─── INPUT FOR THIS TASK ───
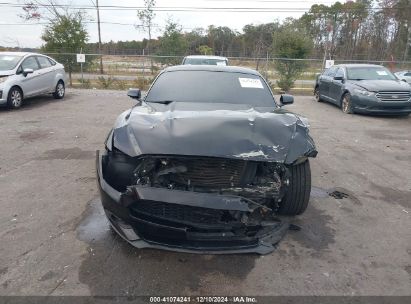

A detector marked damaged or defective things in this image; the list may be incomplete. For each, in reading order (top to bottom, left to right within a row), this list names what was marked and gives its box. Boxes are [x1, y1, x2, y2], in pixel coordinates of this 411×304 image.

damaged bumper [96, 150, 290, 254]
crushed front end [96, 150, 294, 254]
broken headlight area [99, 148, 292, 253]
damaged black mustang [97, 66, 318, 254]
crumpled hood [112, 102, 318, 164]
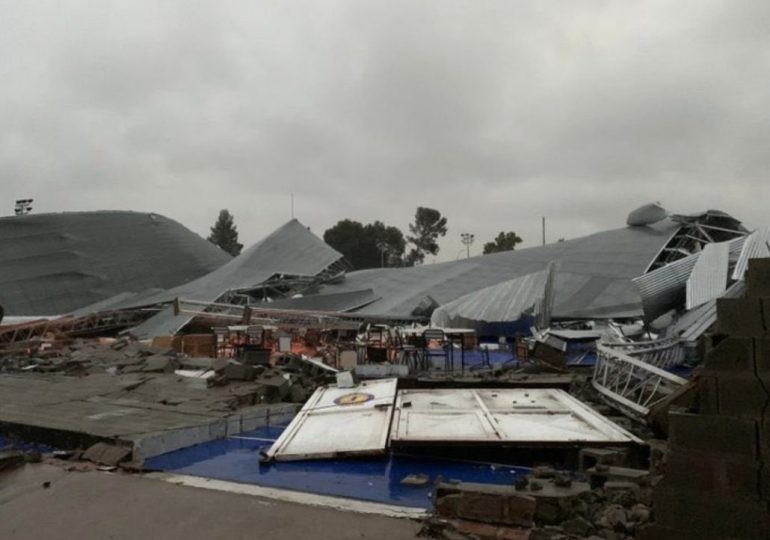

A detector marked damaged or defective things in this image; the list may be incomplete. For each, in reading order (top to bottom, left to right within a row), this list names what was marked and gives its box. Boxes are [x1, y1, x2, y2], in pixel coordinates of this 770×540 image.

broken concrete block [84, 440, 134, 466]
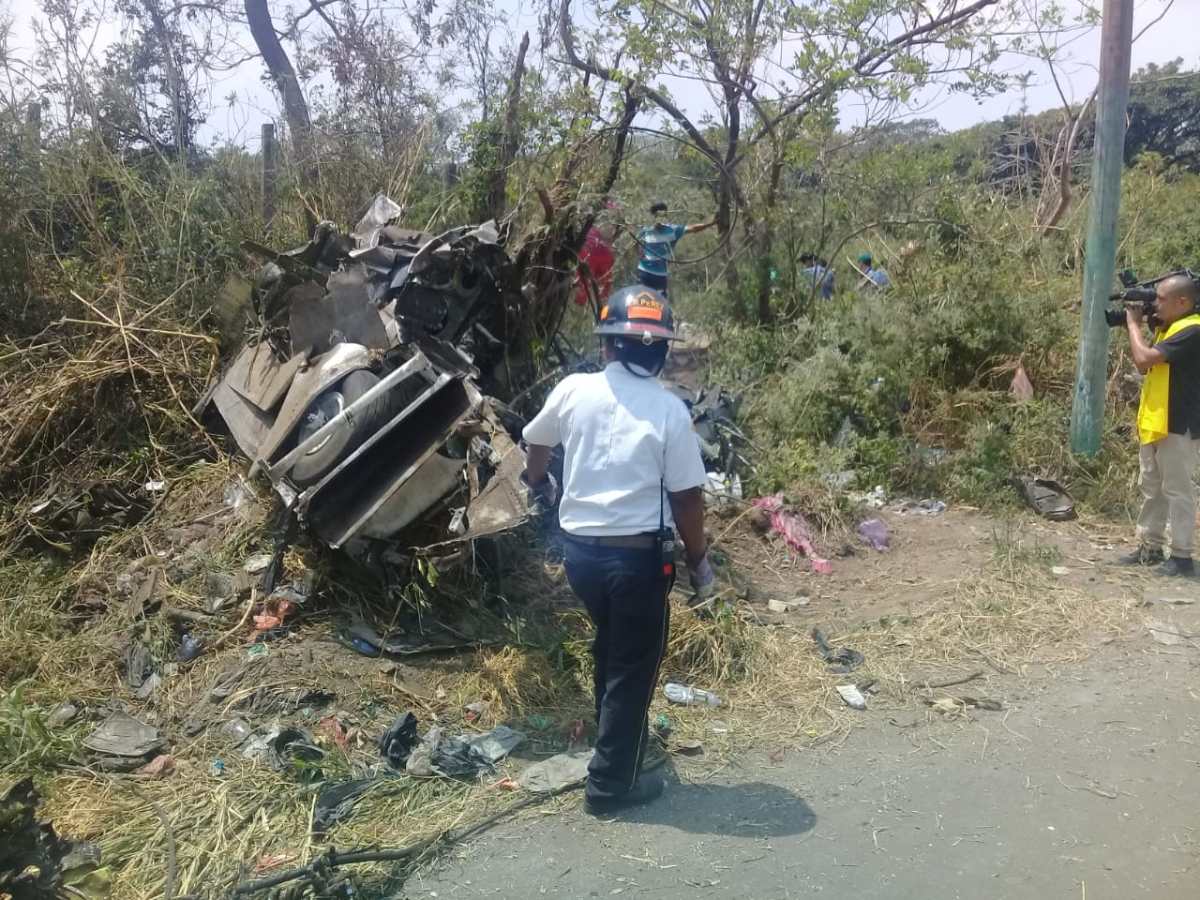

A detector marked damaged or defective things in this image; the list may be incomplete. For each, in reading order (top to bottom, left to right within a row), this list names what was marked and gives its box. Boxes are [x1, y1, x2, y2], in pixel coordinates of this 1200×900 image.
───
*PROBLEM REQUIREMENTS:* Print, please, exactly the lines from the one holding "this 770×540 image." through the final line of the data, both included, while leaving out each picture.

*OUTPUT BELOW:*
A detector marked damaged or defective things in this image; the list may be incomplete. For each, in reading order (top to bottom, left to right within a row), this list names what was marked and gives its box. Boxes are [x1, y1, x2, y2], in pixel coordinates of this 770×540 image.

broken concrete block [84, 440, 134, 466]

A detector marked damaged or defective things in this image; the list may be incomplete. For each, in reading order (top to bottom, left to right within a row), this list names what was marked and gives its box. Boxes are [x1, y1, x2, y2], in pixel coordinates of this 1200×900 image.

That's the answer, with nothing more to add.